Erst geschlagene 125 Minuten nach dem ernüchternden K.o. im Nieselregen von Paris stellte sich Roger Federer den bohrenden Fragen nach dem Warum. Die türkisfarbene Baseballkappe hatte er tief ins Gesicht gezogen – die Enttäuschung war dem gescheiterten French-Open-Titelverteidiger bei der Analyse seiner ersten Grand-Slam-Viertelfinalpleite seit sechs Jahren deutlich anzumerken.

Doch auch in den Stunden der Depression erwies sich Federer wieder einmal als großer Gentleman des Tennissports. „Jetzt soll der Beste hier gewinnen. Und der Beste ist momentan Rafael Nadal„, sagte der Schweizer. Wohl wissend, dass er die Weltranglisten-Führung bei einem Turniersieg Nadals wieder an seinen spanischen Dauerrivalen verlieren würde.

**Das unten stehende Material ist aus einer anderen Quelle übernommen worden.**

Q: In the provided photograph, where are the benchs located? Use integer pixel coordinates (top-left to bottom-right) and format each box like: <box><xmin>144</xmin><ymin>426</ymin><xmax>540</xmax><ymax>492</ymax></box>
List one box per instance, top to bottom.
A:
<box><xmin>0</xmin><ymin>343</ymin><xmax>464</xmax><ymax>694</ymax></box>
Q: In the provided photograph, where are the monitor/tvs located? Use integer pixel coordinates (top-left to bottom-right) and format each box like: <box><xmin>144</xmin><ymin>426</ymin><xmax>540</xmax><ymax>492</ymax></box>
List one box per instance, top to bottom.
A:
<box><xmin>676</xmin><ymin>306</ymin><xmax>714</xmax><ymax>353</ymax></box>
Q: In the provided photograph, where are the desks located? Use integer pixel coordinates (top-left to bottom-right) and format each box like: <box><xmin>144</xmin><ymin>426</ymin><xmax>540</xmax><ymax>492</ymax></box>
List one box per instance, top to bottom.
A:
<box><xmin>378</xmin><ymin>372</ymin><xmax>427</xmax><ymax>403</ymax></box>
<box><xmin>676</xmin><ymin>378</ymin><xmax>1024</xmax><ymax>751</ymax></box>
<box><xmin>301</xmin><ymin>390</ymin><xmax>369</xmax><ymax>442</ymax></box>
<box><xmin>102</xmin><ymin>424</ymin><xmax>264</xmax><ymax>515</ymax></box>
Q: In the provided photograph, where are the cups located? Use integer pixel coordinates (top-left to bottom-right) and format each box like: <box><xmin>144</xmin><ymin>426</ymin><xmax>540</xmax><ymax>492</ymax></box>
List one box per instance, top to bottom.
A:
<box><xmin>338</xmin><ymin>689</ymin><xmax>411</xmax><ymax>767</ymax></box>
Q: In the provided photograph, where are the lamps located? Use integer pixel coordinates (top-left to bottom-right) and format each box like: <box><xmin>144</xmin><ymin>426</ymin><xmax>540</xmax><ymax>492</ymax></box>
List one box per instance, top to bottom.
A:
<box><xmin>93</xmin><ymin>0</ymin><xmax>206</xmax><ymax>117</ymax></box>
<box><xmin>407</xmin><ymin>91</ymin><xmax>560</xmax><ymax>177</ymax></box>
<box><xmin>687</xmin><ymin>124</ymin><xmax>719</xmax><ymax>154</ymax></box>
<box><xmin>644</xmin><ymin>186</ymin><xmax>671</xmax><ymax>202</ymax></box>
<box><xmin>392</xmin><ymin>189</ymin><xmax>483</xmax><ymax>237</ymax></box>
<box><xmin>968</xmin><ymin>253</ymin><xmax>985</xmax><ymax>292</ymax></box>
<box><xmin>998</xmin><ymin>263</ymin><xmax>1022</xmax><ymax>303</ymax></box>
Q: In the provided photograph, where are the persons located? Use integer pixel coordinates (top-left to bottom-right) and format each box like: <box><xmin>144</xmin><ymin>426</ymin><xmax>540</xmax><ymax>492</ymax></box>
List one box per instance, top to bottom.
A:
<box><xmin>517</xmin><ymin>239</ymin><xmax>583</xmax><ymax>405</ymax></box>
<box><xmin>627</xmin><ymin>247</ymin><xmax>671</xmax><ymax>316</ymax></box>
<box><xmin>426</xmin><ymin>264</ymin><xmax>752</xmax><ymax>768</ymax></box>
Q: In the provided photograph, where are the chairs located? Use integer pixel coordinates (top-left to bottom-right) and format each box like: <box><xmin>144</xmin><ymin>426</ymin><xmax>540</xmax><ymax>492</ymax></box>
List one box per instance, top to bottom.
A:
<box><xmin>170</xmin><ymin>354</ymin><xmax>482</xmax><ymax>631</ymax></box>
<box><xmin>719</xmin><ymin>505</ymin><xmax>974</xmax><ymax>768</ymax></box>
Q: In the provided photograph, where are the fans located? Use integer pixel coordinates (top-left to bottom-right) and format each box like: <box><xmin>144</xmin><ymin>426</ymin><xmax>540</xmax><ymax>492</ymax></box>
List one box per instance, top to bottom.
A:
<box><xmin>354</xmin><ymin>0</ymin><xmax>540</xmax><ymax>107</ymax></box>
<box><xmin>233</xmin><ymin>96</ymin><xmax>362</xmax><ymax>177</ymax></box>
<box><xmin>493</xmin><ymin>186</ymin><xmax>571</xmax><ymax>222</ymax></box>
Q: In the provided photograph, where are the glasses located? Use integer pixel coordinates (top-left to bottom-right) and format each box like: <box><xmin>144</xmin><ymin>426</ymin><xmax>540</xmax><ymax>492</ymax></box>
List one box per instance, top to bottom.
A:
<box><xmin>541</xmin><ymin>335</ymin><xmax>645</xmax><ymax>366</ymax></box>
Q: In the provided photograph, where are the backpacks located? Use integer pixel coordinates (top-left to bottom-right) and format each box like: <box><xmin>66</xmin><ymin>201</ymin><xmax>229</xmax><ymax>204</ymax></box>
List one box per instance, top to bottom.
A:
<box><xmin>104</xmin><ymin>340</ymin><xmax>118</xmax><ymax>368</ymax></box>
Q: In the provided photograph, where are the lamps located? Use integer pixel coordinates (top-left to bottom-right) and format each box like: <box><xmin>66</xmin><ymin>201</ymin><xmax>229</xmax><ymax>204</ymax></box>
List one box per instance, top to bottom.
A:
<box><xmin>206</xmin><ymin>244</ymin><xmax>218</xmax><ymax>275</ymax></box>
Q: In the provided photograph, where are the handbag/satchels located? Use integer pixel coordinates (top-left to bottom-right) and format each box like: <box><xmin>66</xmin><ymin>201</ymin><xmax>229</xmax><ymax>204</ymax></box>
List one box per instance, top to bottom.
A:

In diesem Fall hätte Federer zunächst auch die Egalisierung der Bestmarke von Altmeister Pete Sampras (USA) verpasst, der insgesamt 286 Wochen an der Spitze stand. „Am meisten trifft es mich aber, dass ich meinen Titel nicht verteidigen kann“, meinte der 28-Jährige nach dem 6:3, 3:6, 5:7, 4:6 im Viertelfinale gegen Robin Söderling (Schweden).

„Viertelfinal-Serie ist ja noch intakt“

Trotz der Enttäuschung hatte Federer nach dem verpassten 24. Einzug in ein Grand-Slam-Halbfinale in Folge seinen Humor nicht verloren. „Die Viertelfinal-Serie ist ja noch intakt“, erklärte der Major-Rekordsieger schmunzelnd. Die L’Equipe titelte: „Federer am Boden“ und zeigte eine Karikatur, auf der eine Sandwelle mit schwedischer Flagge mittendrin den Maestro förmlich überrollt.

Die Entscheidung in Roland Garros wird Federer nicht mehr vor Ort verfolgen. Stattdessen bereitet er sich intensiv auf die Rasenplatzsaison vor, um für die Mission siebter Titelgewinn in seinem Wohnzimmer Wimbledon (ab 21. Juni) gerüstet zu sein. Es wäre Federers 17. Triumph bei einem Grand-Slam-Turnier. Seinen ersten Auftritt auf dem geliebten Gras-Belag hat der bislang erfolgreichste Tennisprofi der Geschichte in der kommenden Woche beim Turnier in Halle/Westfalen.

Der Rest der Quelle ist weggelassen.